Military resistance against the Reds flickered into existence all over Russia. It had no central leadership and no governmental structure; at first it was partisan warfare and recruiting contests, with both sides hastily daubing the giant Cyrillic characters of their slogans on walls and barracks.
Then for a while it became more orderly: traditional warfare, great armies drawn up against one another on vast battlefields. The Whites were encouraged significantly by the victory of Mannerheim, who defeated the Reds in Finland, and by the victories of Marshall Pilsud
ski’s hard-riding Polish cavalry against Trotsky’s ill-supplied and ill-organized Red infantry.
But in 1918 as the Whites spread their enthusiastic forces across a great part of Russia’s acreage, no fewer than nineteen separate White Russian governments came into being in different areas, each claiming legitimate franchise from the deposed Czar. From the very beginning it was this lack of central organization which threatened to destroy the anti-Bolshevik movement in the Civil War.
3.
THE CZAR’S TREASURE
On the night of July 16, 1918, in a large manor house in the Ural Mountain village of Ekaterinburg, occurred the murder* of the Imperial family: the Czar, the Czarina, the Czarevitch, four grand Duchesses and four servants. Lenin did not want the Whites to have a live figurehead to rally round.

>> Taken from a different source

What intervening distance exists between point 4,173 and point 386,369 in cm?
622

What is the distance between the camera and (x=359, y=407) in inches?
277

At the same time there was a battle fought at the city of Kazan on the Volga. The White forces won—and captured the city, which unbeknownst to the Reds was the repository of the monetary reserves of the Imperial government.
The gold and treasure had been transferred to Kazan to avoid its falling into German hands in Petrograd. According to most sources its value was estimated at 1,150,500,000 rubles; it was composed of platinum, stock securities, miscellaneous valuables and approximately five hundred tons of gold bullion, each ingot stamped with the Imperial seal.

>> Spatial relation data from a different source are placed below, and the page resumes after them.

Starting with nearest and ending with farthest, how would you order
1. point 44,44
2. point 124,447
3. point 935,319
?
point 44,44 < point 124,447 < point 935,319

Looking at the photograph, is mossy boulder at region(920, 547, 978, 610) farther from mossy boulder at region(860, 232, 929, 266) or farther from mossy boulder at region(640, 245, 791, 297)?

It may well have been the greatest tonnage of raw gold men have ever moved in one shipment. When the city of Kazan fell into White Russian hands the treasure was loaded onto a train after several episodes reminiscent more of comic than of grand opera (a Red counterattack, misdirected reinforcements, the arrival of a pack of bickering White bureaucrats, the dispatching of confused plain-language telegraph inquiries that were intercepted but not understood by the Reds). Finally the gold train was taken away by members of the [anti-Bolshevik] West Siberian Commissariat. This group seems to have obtained the gold merely because it sent a more numerous delegation than any of the others.